28 - letni Rom został zatrzymany po pościgu i ukarany mandatem w wysokości tysiąca złotych. To najprawdopodobniej przyłapany na "gorącym uczynku" jeden z oszustów grasujących po autostradzie.(Fot: KWP Opole)
Funkcjonariusze z Komendy Wojewódzkiej Policji w Opolu wspólnie z opolskim oddziałem Generalnej Dyrekcji Dróg Krajowych i Autostrad rozpoczęli dziś akcję prewencyjną. "Nie wszystko złoto co się świeci – nie daj się oszukać, podróżuj bezpiecznie”. Kiedy pierwsi pracownicy punktu poboru opłat przy węźle A4 w Prądach rozpoczęli wręczanie ulotek ostrzegających przed oszustami ,dyżurny KWP otrzymał informację o samochodzie dziwnie zachowującym się na autostradzie.

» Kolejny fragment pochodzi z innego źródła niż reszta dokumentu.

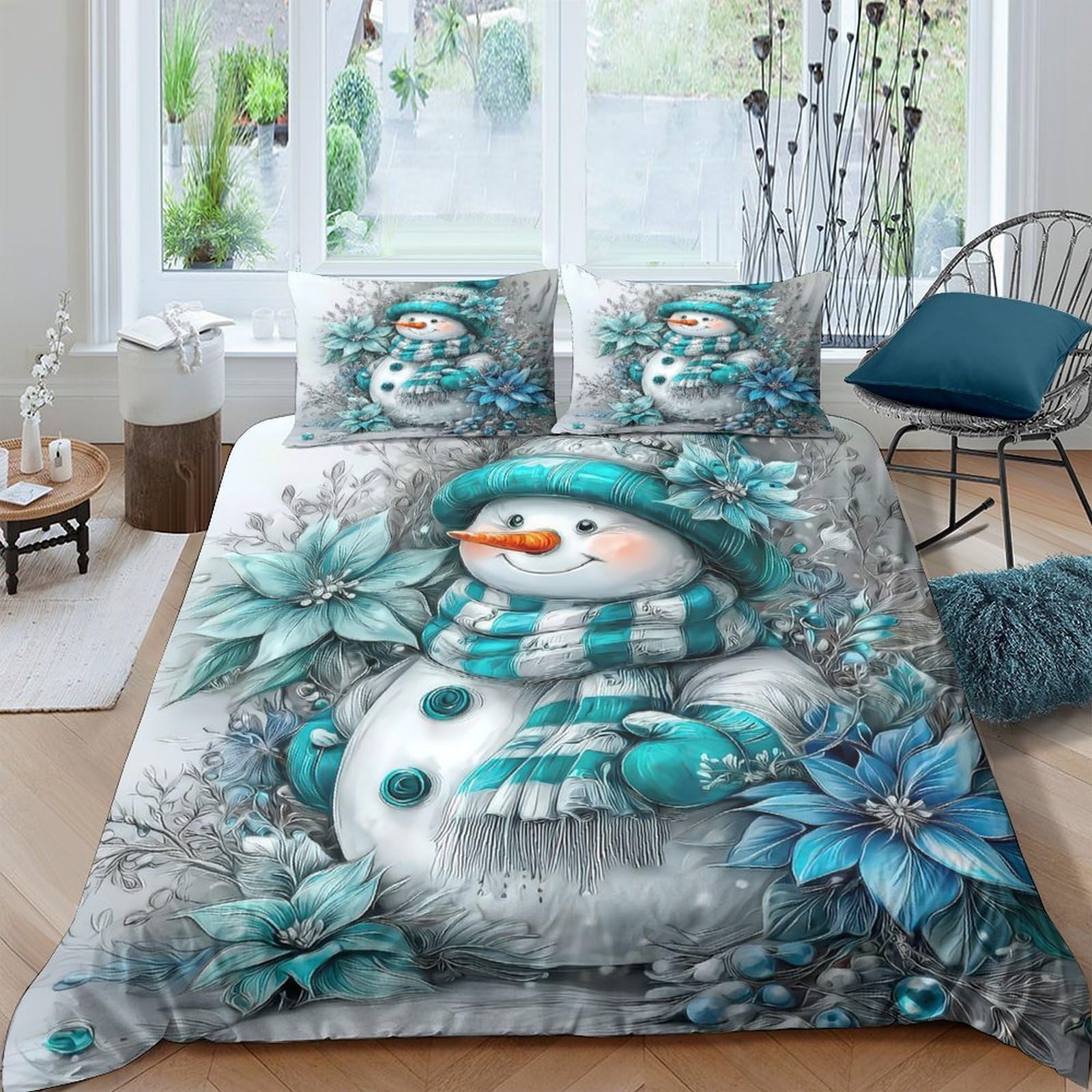 Ctjqhvkz Style-1 3D Printed Snowman Winter Fitted Sheet Microfiber Soft Breathable Christmas Floral Mattress Cover For Bedroom Guest Room Single（135X200cm）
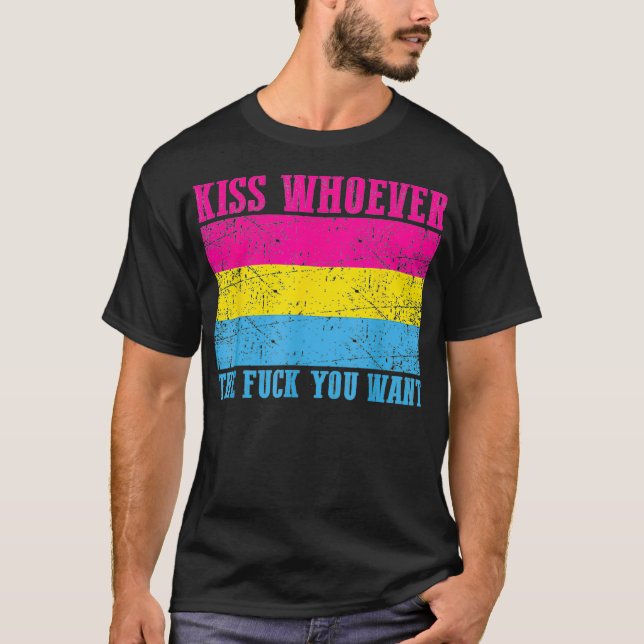 Camiseta Kiss Whoever The F You Want Pansexual Pride Flag P (Frente)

- Zgłoszenie dotyczyło próby zajechania drogi innemu kierowcy i zmuszenia go do zatrzymania. Zgłaszający podał numery tablic rejestracyjnych tego pojazdu. Na miejsce zadysponowano radiowóz – mówi podinsp. Jarosław Dryszcz z Komendy Wojewódzkiej Policji w Opolu. Na widok nadjeżdżających policjantów kierowca BMW wsiadł do samochodu i rozpoczął ucieczkę, w trakcie której nie reagował na sygnały radiowozu do poddania się kontroli. Został zatrzymany po kilkuminutowym pościgu.

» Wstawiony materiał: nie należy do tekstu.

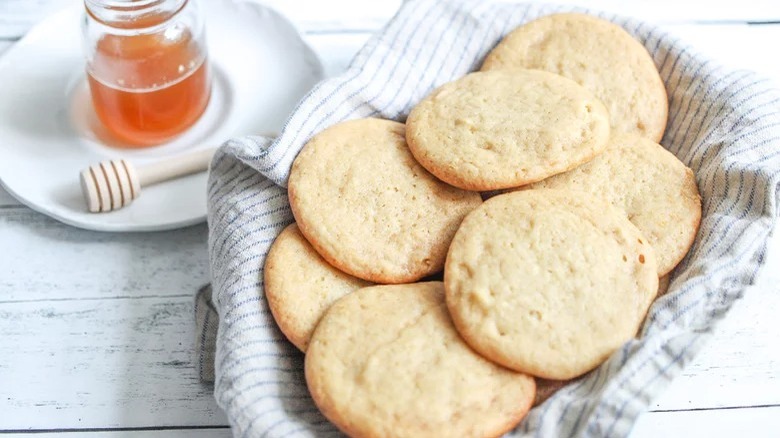 Chewy Honey Cookies and bottle of honey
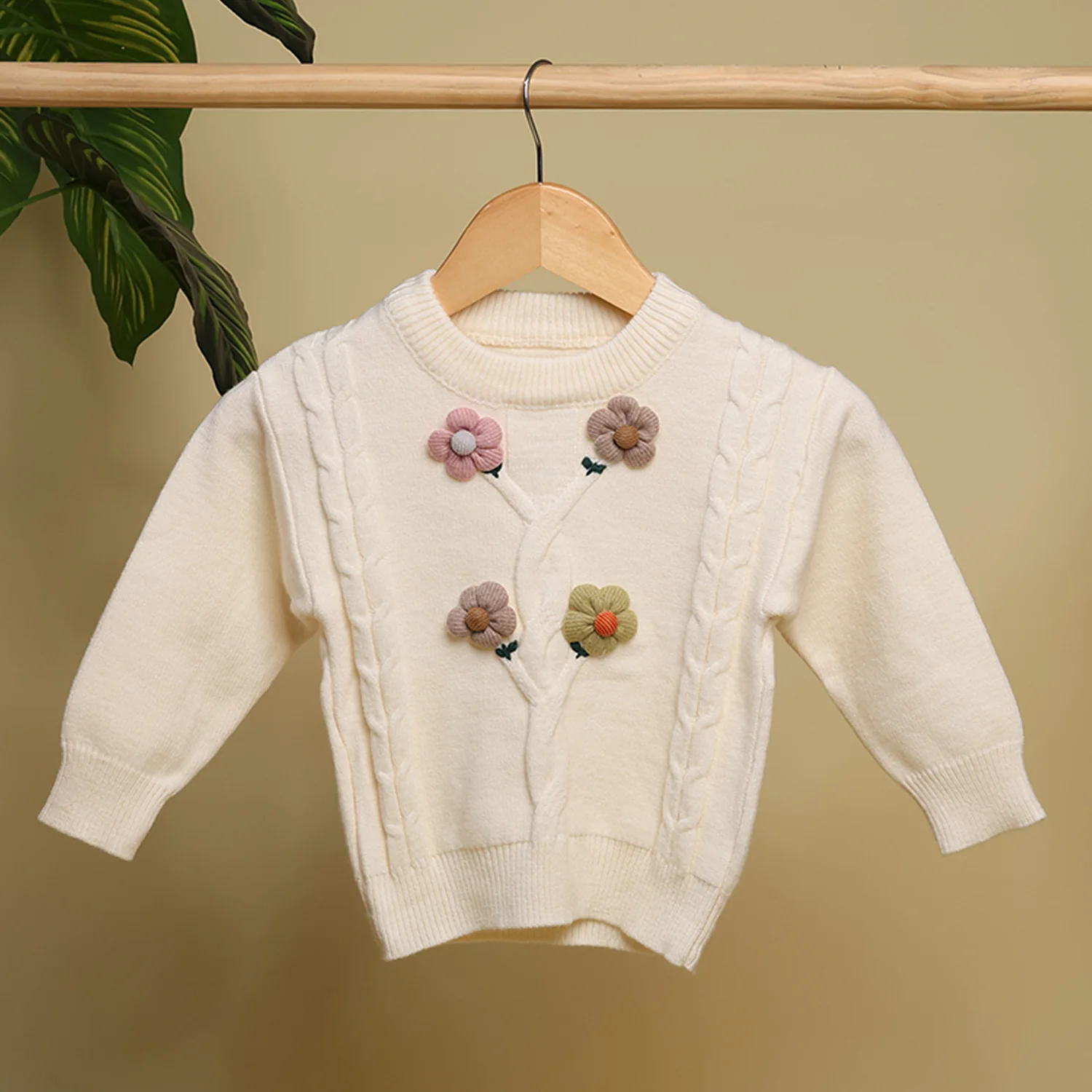 Winter Warm Woollen Full Sleeve Sweater For Baby | Flower | Pack of 1 - Image 4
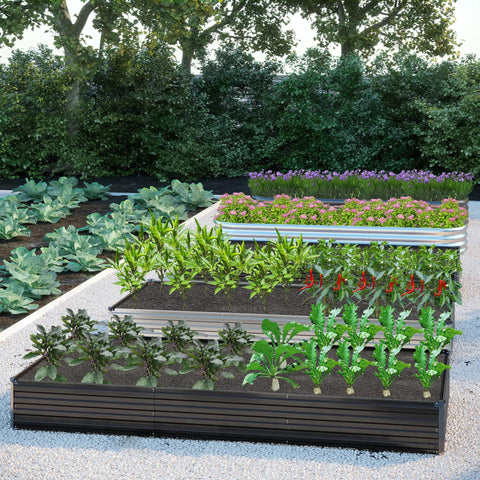 2 Pack Galvanized Raised Garden Bed Kit 12 By 4 By 1 Feet Outdoor Planter for Veggies Flowers Herbs and Fruit Rectangle Metal Bed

Uciekającym kierowcą BWM okazał się 28 – letni Rom, obywatel Niemiec. Za popełnione wykroczenia został ukarany mandatem w wysokości 1000 złotych. - Funkcjonariusze przeszukali też samochód, ale nie znaleźli w nim nic podejrzanego – dodaje podinsp. Dryszcz. Całe zdarzenie to najprawdopodobniej przypadek przyłapanego niemal na „gorącym uczynku” oszusta próbującego wyłudzić pieniądze pod pozorem zastawu złota, które w rzeczywistości okazuje się tombakiem. Policjanci podejrzewają, że mężczyzna wyrobów ze stopu miedzi i cynku pozbył się podczas ucieczki.
- Za wzorową należy uznać reakcję kierowcy, który powiadomił o zdarzeniu policję. Być może dzięki temu udało się zapobiec kolejnym oszustwom na opolskim odcinku A4 – podsumowuje Jarosław Dryszcz.